I first met Alaska Governor and GOP Vice Presidential aspirant Sarah Palin when she was on the City of Wasilla Planning Commission. I appeared at one of their meetings, along with my boss at that time, now-convicted ex-Allvest CEO, Bill Weimer. We were presenting a proposal Allvest was working on, in conjunction with a Wasilla-based mental health clinic, to open a community corrections project there, and needed a facility permit.
At that time, I remembered her, because she seemed to be the only person on the commission who had actually read our proposal. It was obvious from her questions.
Of the encounters I've since had with Sarah Palin, two that brought up her faith, have become important, in light of the possibility that she might someday soon be in charge of thousands of thermonuclear weapons.
In June 1997, both Palin and I had responsibilities at the graduation ceremony of a small group of Wasilla area home schoolers. I directed the Mat-Su College Community Band, which played music, and she gave the commencement address. It was held at her church, the Wasilla Assembly of God.
Palin had recently become Wasilla mayor, beating her earliest mentor, John Stein, the then-incumbent mayor. A large part of her campaign had been to enlist fundamentalist Christian groups, and invoke evangelical buzzwords into her talks and literature.

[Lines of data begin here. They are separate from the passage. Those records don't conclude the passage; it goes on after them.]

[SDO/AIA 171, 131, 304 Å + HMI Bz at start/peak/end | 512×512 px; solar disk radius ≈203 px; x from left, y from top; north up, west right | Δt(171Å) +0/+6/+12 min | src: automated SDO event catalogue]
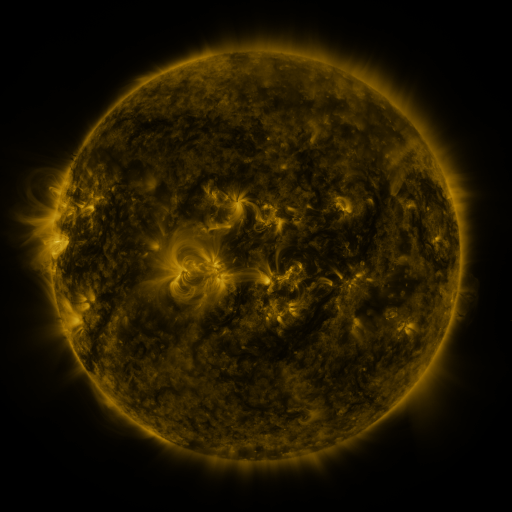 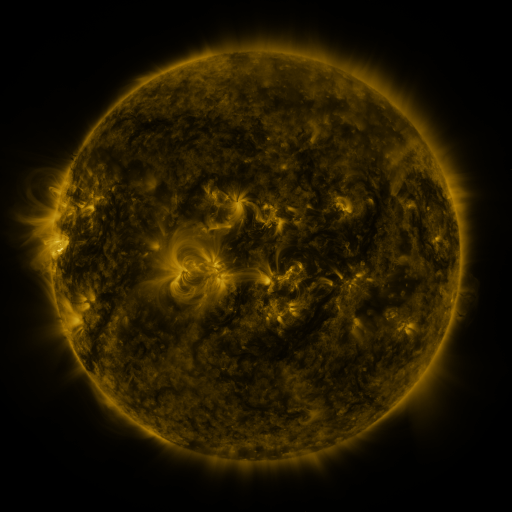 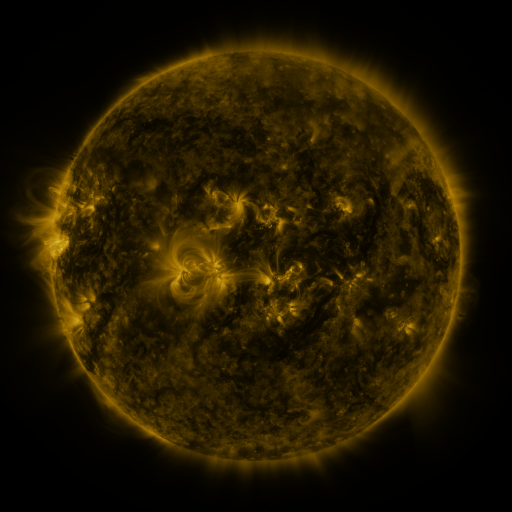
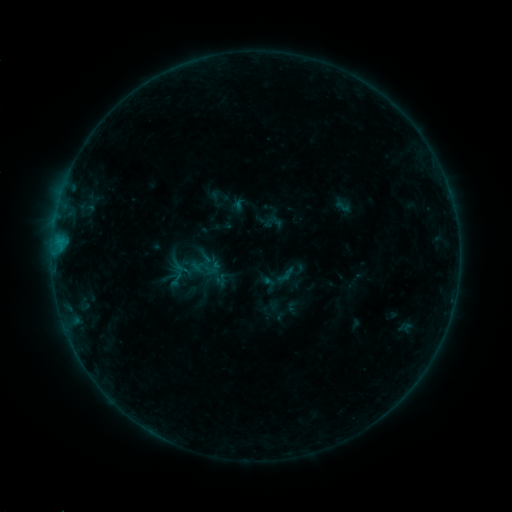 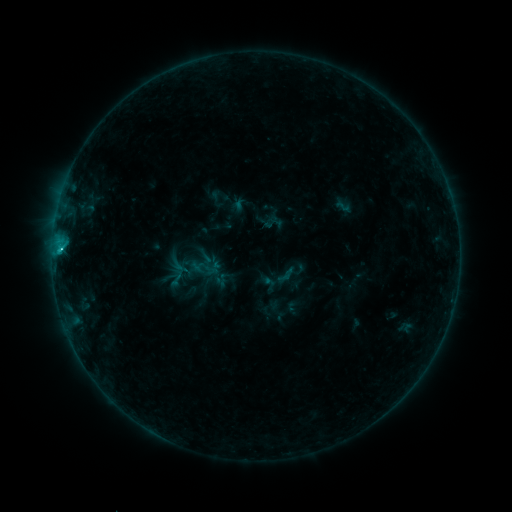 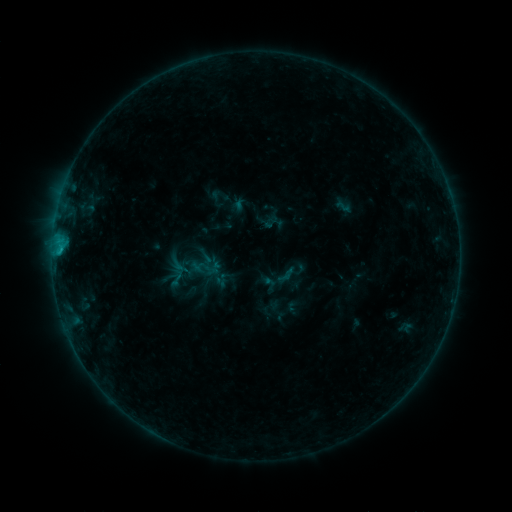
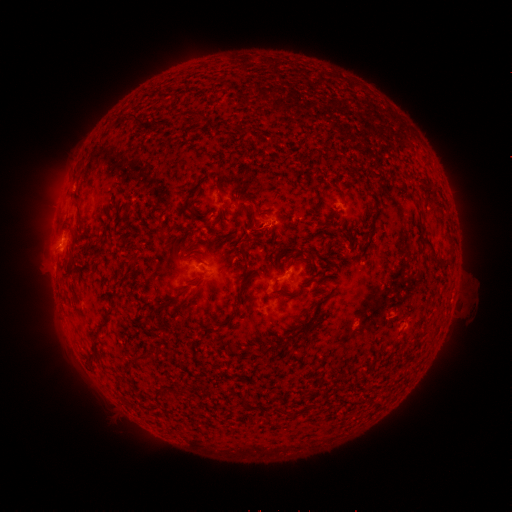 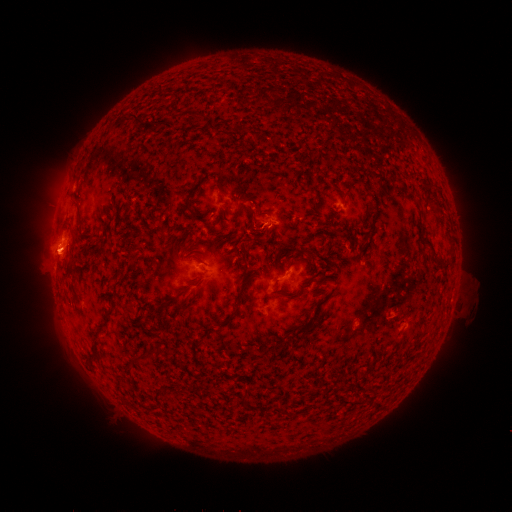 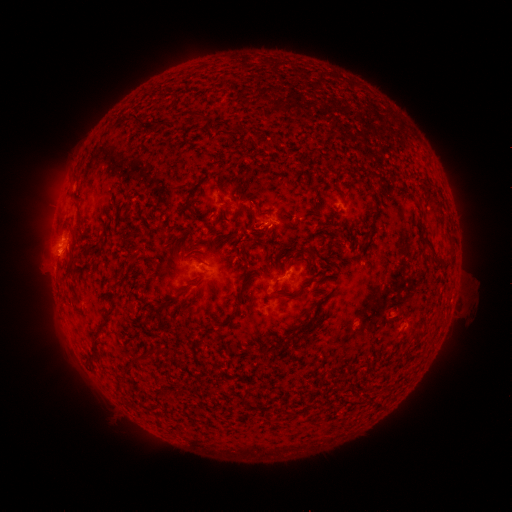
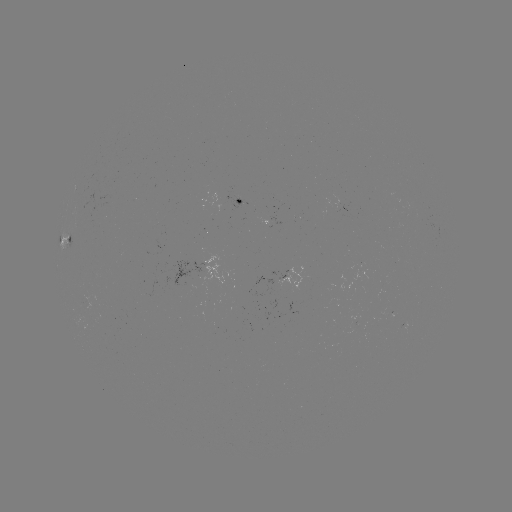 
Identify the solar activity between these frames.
C1.0 flare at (61, 252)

As the ceremony concluded, I bumped into her in a hall away from other people. I congratulated her on her victory, and took her aside to ask about her faith. Among other things, she declared that she was a young earth creationist, accepting both that the world was about 6,000-plus years old, and that humans and dinosaurs walked the earth at the same time.

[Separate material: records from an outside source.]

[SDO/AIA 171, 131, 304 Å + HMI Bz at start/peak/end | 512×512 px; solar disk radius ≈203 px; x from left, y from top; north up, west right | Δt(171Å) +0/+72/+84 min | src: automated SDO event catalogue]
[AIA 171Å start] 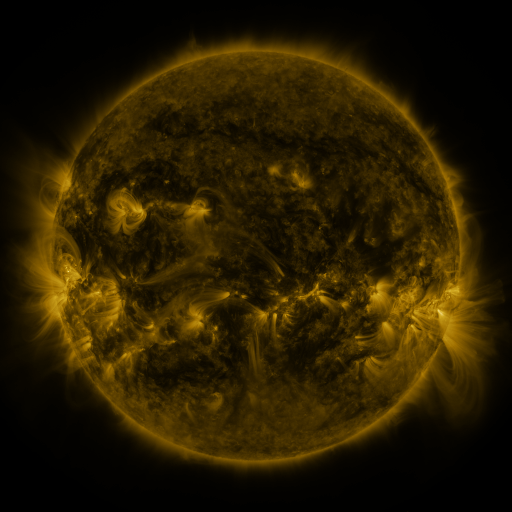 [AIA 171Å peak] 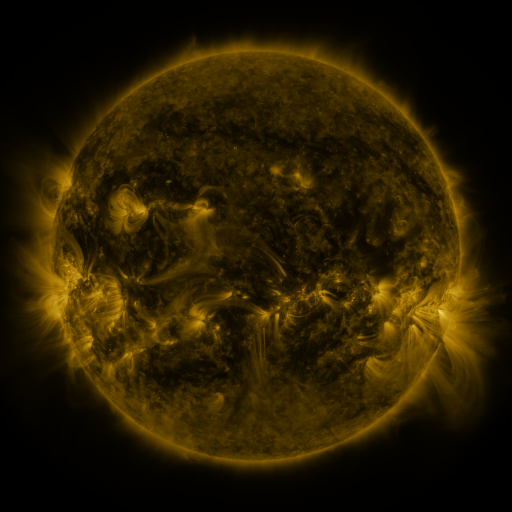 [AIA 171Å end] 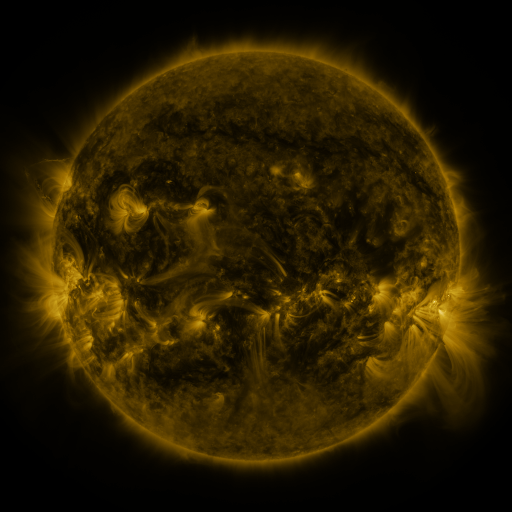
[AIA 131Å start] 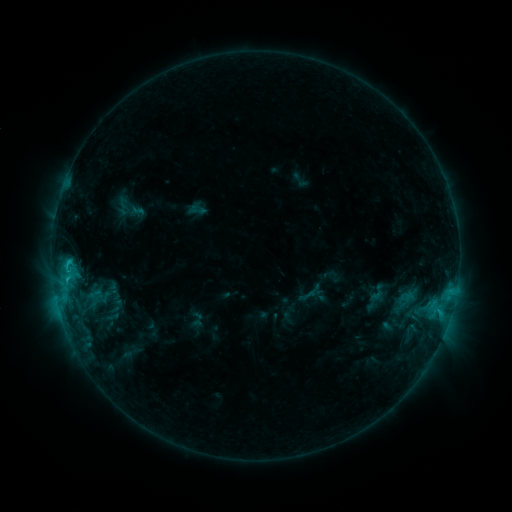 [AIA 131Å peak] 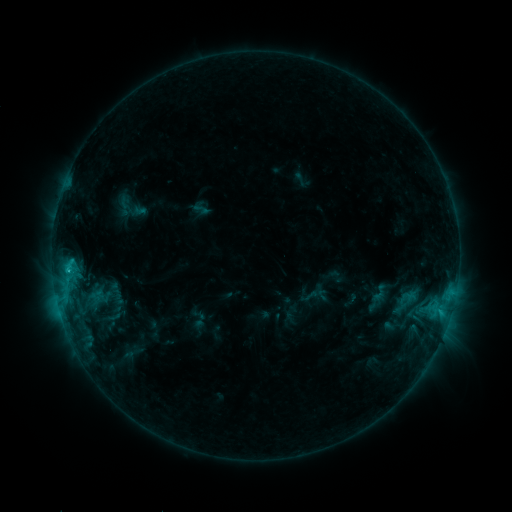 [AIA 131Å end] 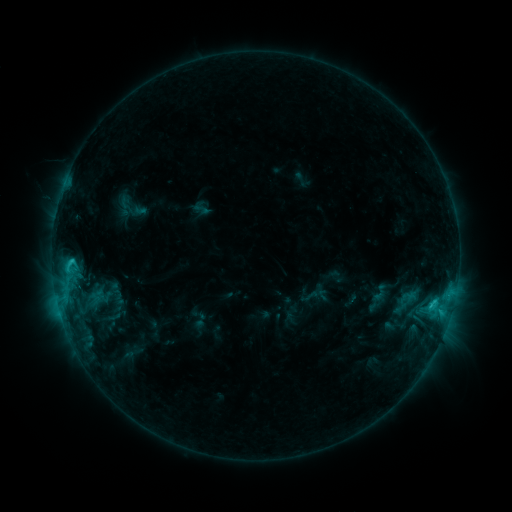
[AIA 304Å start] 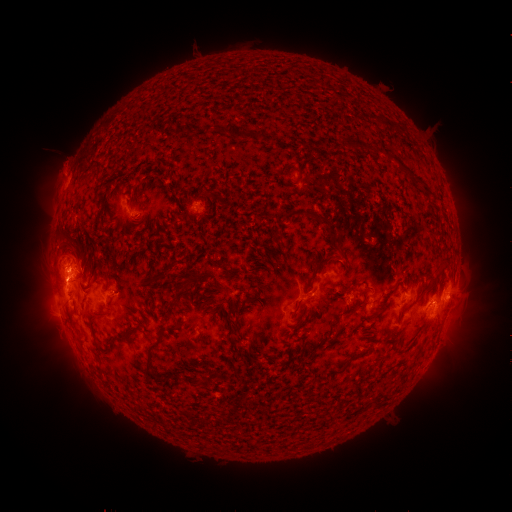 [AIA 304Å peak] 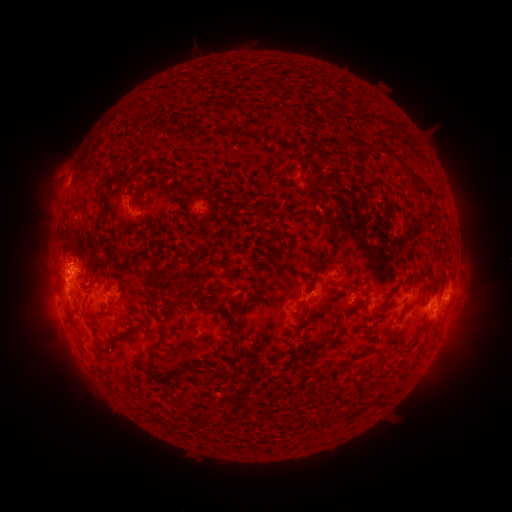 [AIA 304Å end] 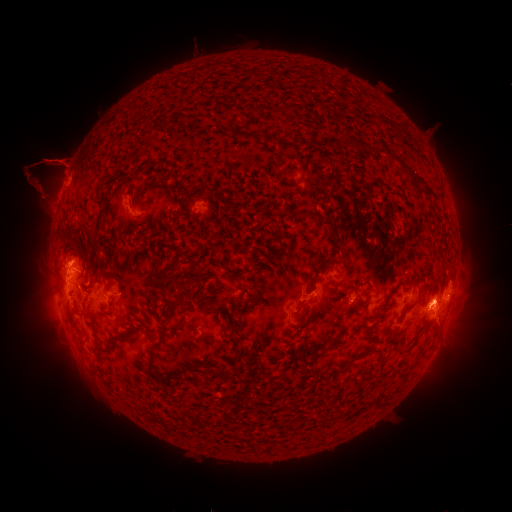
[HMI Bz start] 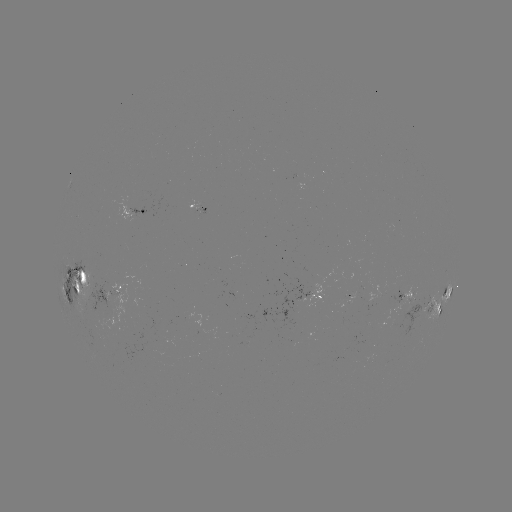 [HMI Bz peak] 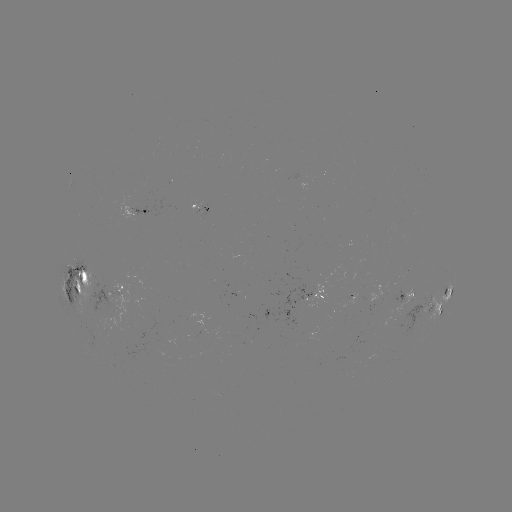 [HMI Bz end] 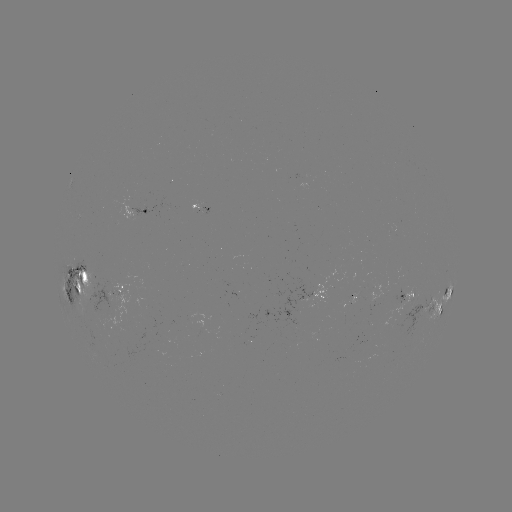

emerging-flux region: [74, 272, 102, 302]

I asked how she felt about the second coming and the end times. She responded that she fully believed that the signs of Jesus returning soon "during MY lifetime," were obvious. "I can see that, maybe you can't - but it guides me every day."

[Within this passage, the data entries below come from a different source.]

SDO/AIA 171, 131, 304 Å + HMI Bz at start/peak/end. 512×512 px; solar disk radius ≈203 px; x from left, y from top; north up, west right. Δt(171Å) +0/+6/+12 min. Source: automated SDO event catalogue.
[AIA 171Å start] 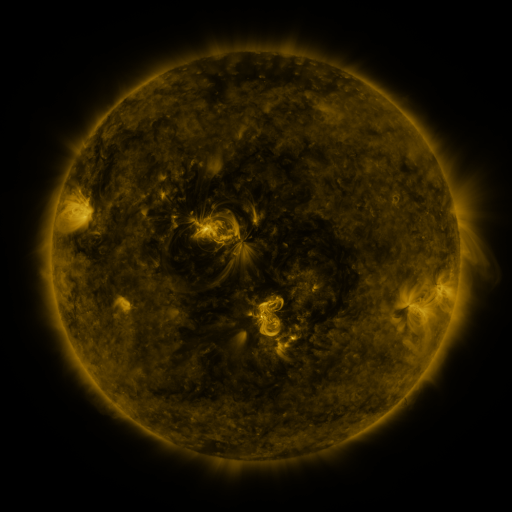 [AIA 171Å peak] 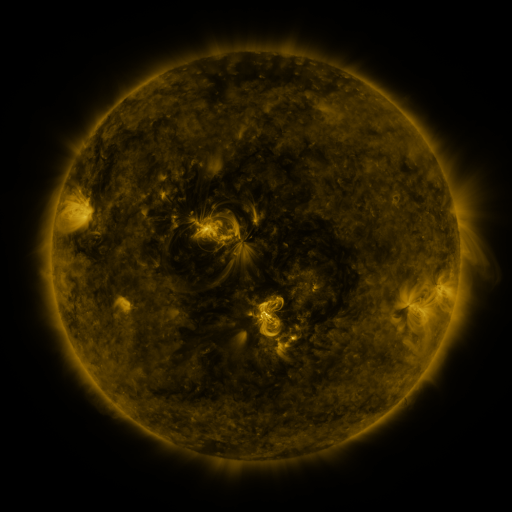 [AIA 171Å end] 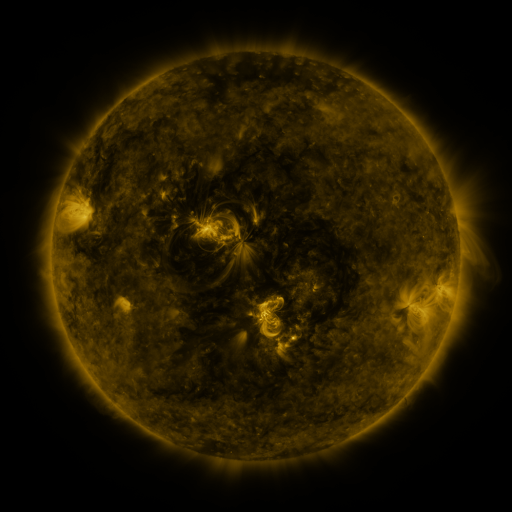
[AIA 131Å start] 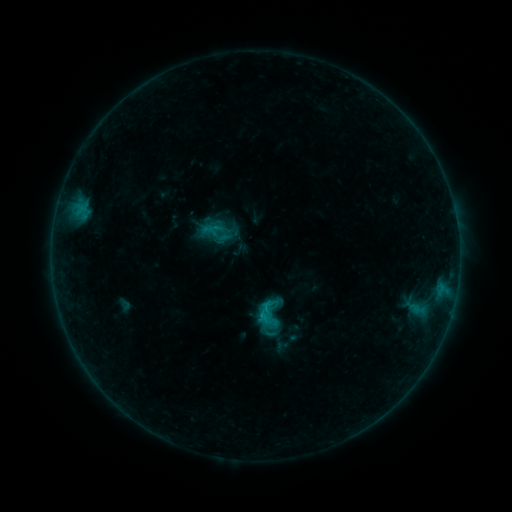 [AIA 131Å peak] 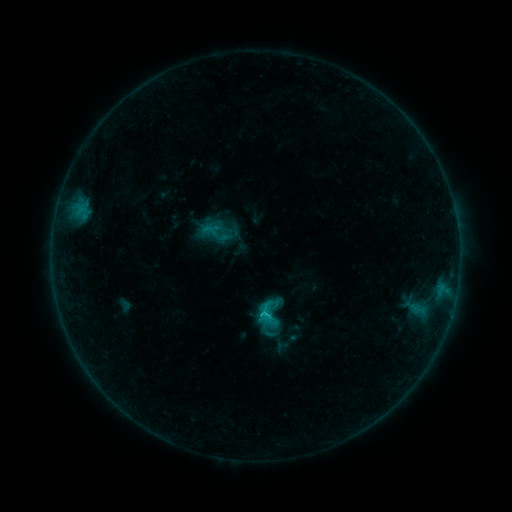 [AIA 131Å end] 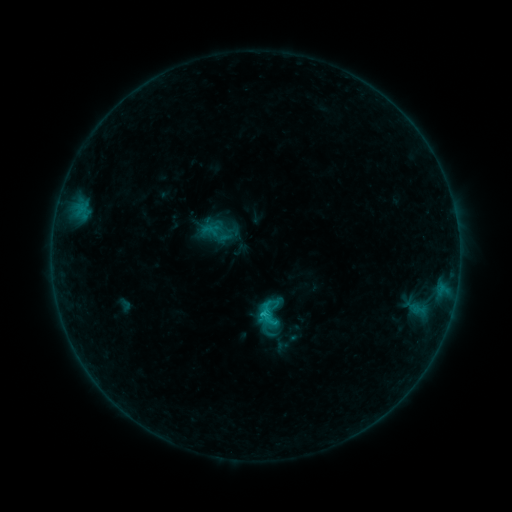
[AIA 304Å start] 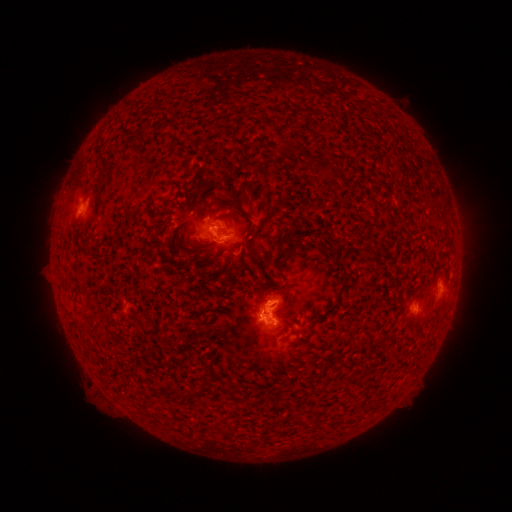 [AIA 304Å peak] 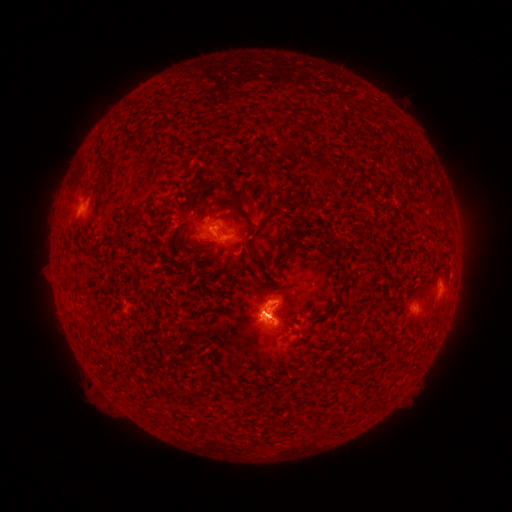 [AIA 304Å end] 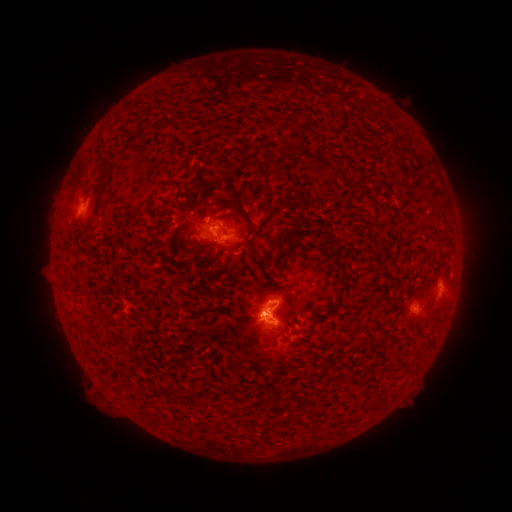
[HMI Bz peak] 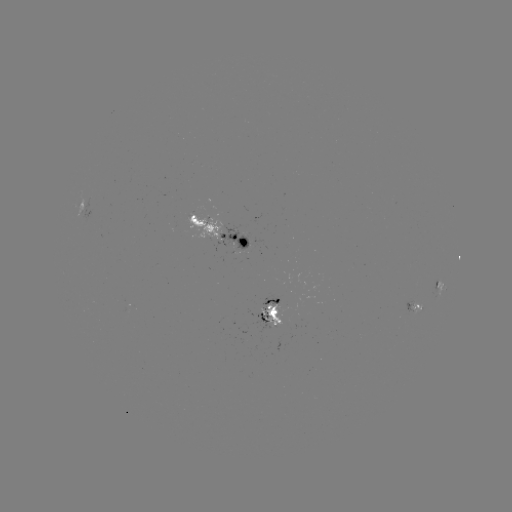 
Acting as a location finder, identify C1.2 flare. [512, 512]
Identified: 263,313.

Our next discussion about religion was after she had switched to the less strict Wasilla Bible Church. She was speaking at, I was performing bugle, at a Veterans ceremony between Wasilla and Palmer. At this time, people were beginning to encourage her to run for Governor.
Once again, we found ourselves being able to talk privately. I reminded her of the earlier conversation, asking her if her views had changed. She was no longer "necessarily" a young earth creationist, she told me. But she strongly reiterated her belief that "The Lord is coming soon." I was trying to get her to tell me what she felt the signs were, when she had to move on.